A law firm is like any other business in that it must have a system for recording its financial transactions in order to generate the reports that the owners and officers can use to evaluate the company’s financial health. General accounting programs meet most companies’ needs because they allow the business to record financial transactions and generate the balance sheet, profit and loss (income) statement and cash flow analysis at the push of a button.

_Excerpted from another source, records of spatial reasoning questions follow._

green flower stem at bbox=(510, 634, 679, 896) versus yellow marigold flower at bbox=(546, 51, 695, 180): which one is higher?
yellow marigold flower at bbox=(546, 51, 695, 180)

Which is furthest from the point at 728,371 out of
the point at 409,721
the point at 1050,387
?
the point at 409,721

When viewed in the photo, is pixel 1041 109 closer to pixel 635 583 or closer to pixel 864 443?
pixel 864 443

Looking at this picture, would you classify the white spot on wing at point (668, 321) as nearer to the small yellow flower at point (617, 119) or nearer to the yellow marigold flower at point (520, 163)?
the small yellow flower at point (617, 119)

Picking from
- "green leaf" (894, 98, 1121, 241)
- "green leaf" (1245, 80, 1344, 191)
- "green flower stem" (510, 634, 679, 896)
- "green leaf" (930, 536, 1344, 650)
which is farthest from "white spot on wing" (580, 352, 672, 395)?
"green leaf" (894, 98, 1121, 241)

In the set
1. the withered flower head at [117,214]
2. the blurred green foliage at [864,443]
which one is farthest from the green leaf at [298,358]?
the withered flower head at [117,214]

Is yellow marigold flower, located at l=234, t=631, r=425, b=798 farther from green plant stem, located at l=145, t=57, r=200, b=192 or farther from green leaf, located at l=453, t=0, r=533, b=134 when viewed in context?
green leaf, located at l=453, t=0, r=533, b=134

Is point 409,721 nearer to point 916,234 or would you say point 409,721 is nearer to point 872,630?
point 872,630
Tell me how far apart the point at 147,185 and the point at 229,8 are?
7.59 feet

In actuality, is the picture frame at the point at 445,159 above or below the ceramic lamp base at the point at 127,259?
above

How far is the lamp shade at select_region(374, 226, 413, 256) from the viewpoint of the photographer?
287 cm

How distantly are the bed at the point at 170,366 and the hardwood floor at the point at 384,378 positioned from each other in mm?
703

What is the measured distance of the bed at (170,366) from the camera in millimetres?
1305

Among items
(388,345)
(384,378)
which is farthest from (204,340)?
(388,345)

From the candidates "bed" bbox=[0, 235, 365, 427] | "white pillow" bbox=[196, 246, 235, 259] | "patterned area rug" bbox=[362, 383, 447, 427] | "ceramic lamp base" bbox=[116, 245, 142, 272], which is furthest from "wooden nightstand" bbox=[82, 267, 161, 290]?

Attorneys and law firms, however, are not like most businesses because they hold client funds in trust to be used to pay for future services, which imposes additional financial reporting duties on them. The ethical rules in most states have very strict requirements for attorneys regarding what client trust fund records they must keep, and which reports they must prepare. For example, in Canada and in some states in the United States, the lawyer must prepare three-way reconciliations for client trust accounts. Some states also require attorneys to show the client’s trust fund balance on the invoices for services provided, and almost all discipline an attorney who has withdrawn more funds than the client has in trust.
Trust Account Reporting
General accounting programs are not set up to prepare these specialized trust account reports or to show the trust account balance on the client’s invoices. They also do not have any mechanism to notify an attorney when a trust fund transaction will result in the client’s trust account having a negative balance. Specialized legal accounting programs are designed to address these issues and allow you to be “audit ready” at the push of a button.
In addition to having robust trust accounting features, specialized legal accounting programs allow you to track attorneys fees and client cost advances, generate bills, and record payments received. These programs also allocate payments received to costs first (something that general accounting programs cannot do) and can allocate the payments among the attorneys who generated the fees. This makes it easier for attorneys and law firms to train legal assistants and paralegals to accurately enter data into the specialized legal accounting program, even though they are not trained bookkeepers or accountants.
For these reasons, it is better for a law firm to use a specialized legal accounting program than a general program.